Le “mistery box” sono pacchi venduti senza che chi li compra – ma in realtà anche chi li vende – ne conosca il contenuto.
In molti casi si tratta di pacchi spediti da qualcuno a qualcun altro che, per le ragioni più diverse, non sono né arrivati a destinazione, né tornati al mittente.
A un certo punto per svuotare i magazzini qualcuno li prende e li vende all’ingrosso a qualcun altro che poi li rivende al dettaglio ancora a qualcun altro.
La sigla e poi vi racconto, se ve lo foste perso, cosa è successo.
La pratica in sé, qualche dubbio, lo solleva sicuramente perché che un pacco del quale, il più delle volte, si conosce sia il mittente che il destinatario non torni all’uno e non vada all’altro ma finisca invece in vendita come fosse una busta a sorpresa di quelle in vendita nelle edicole non è, o almeno, non dovrebbe essere una cosa normale.
E, però, la ragione per la quale questa storia si merita almeno una menzione in un episodio di good morning privacy è un’altra e riguarda, senza alcuna originalità, le cose della privacy.
La Guardia di Finanza, infatti, nel sequestrare una di queste partite di scatole del mistero si è resa conto che mentre il contenuto del pacco era effettivamente misterioso, il nome e l’indirizzo del destinatario e, in qualche caso, persino il suo numero di telefono, non lo erano affatto.

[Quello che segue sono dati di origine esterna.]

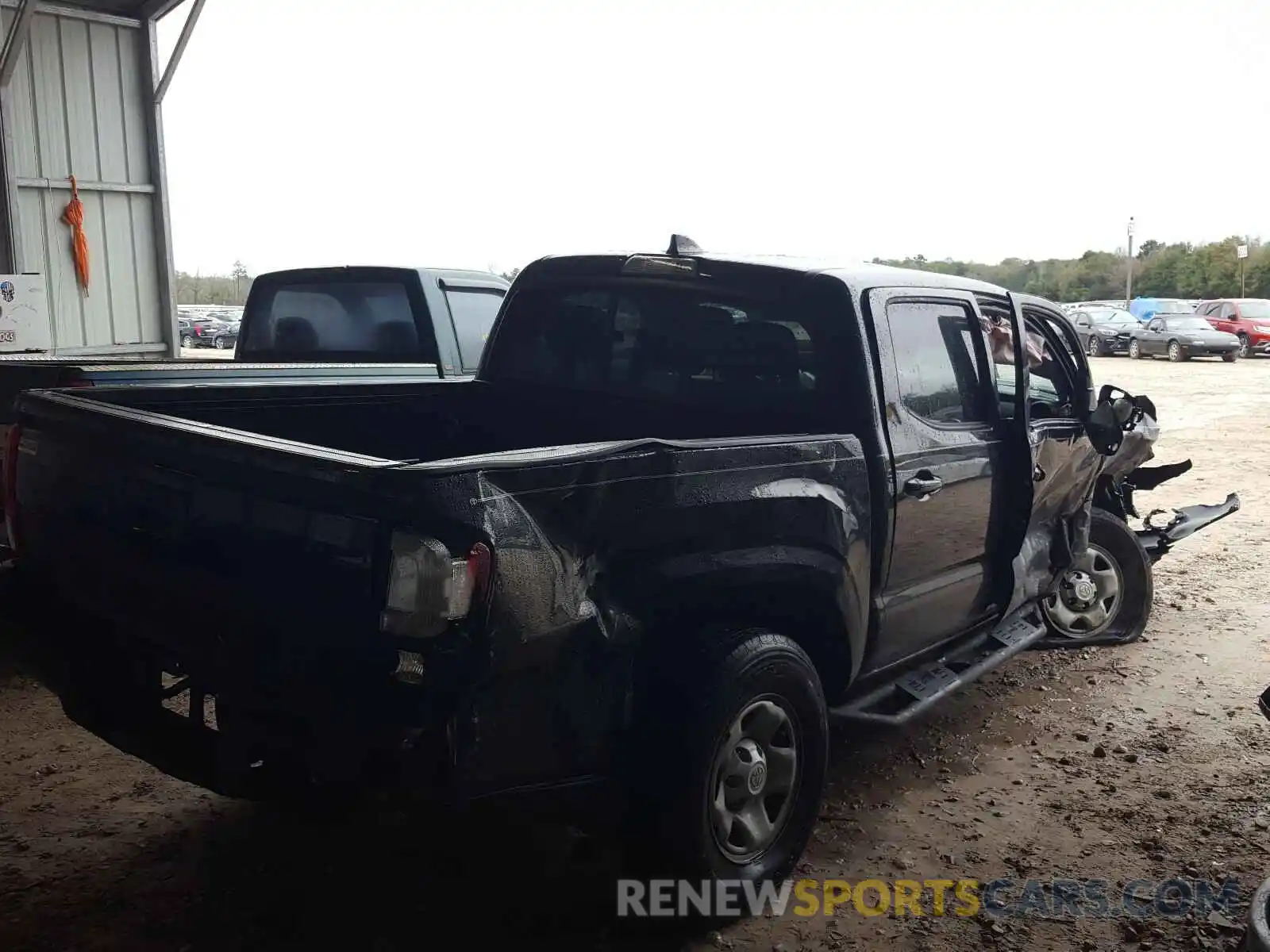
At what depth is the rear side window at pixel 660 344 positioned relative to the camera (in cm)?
389

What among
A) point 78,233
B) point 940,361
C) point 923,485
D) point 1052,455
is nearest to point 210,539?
point 923,485

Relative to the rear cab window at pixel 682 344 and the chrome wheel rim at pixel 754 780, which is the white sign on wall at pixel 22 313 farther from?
the chrome wheel rim at pixel 754 780

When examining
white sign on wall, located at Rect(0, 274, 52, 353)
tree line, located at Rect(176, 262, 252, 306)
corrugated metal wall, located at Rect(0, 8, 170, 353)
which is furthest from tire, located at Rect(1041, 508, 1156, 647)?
tree line, located at Rect(176, 262, 252, 306)

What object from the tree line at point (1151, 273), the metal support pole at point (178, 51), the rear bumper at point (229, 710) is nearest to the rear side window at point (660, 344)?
the rear bumper at point (229, 710)

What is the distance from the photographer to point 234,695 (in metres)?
2.61

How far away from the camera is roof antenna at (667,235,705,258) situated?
164 inches

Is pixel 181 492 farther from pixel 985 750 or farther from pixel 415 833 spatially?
pixel 985 750

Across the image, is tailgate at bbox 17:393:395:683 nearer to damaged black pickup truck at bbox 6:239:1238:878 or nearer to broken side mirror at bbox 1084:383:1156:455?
damaged black pickup truck at bbox 6:239:1238:878

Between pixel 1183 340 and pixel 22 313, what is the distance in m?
26.7

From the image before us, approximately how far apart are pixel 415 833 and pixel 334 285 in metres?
4.64

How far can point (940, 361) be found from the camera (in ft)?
13.9

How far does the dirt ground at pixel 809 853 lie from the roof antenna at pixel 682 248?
2.06m

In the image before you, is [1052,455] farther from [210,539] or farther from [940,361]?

Un bel problema per la privacy dei destinatari.
Il contenuto delle scatole, infatti, in molti casi avrà potuto raccontare moltissimo di loro, di loro eventuali patologie, preferenze politiche o religiose, abitudini sessuali e tanto tanto di più.
Anzi, qui, vale la pena correggermi.
Non di loro ma di tutti noi perché chiunque di noi potrebbe esser stato il destinatario di uno di quei pacchi venduti e acquistati da chissà chi per una manciata di euro.
Brutta storia, una storia, probabilmente – anche se l’accaduto potrà essere accertato solo a valle dell’istruttoria che ora si aprirà davanti al Garante – di scarsa sensibilità alle cose della privacy, di ignoranza delle regole, di questioni di mercato anteposte a questioni di diritti e libertà.
Troppo faticoso cancellare tutti i nomi dei destinatari sulle etichette dei pacchi si sarà detto qualcuno.
E qualcuno gli avrà fatto eco dicendo che, in fondo, nessuno se ne sarebbe accorto.
Ecco, non è andata così, per fortuna.
Anche perché il fenomeno potrebbe essere meno episodico e più sistemico di quanto questa singola storia non racconti e, così, almeno, distributori all’ingrosso e al dettaglio di mistery box sono avvisati: a prescindere da ogni altro profilo giuridico, in ogni caso, rivendere quelle scatole del mistero senza neppure perder tempo a tirar via le etichette dei destinatari o cancellarne i nomi, decisamente non è una buona idea.
Un caffè leggero ma, mi auguro, utile.
Buona giornata e, naturalmente, Good Morning Privacy!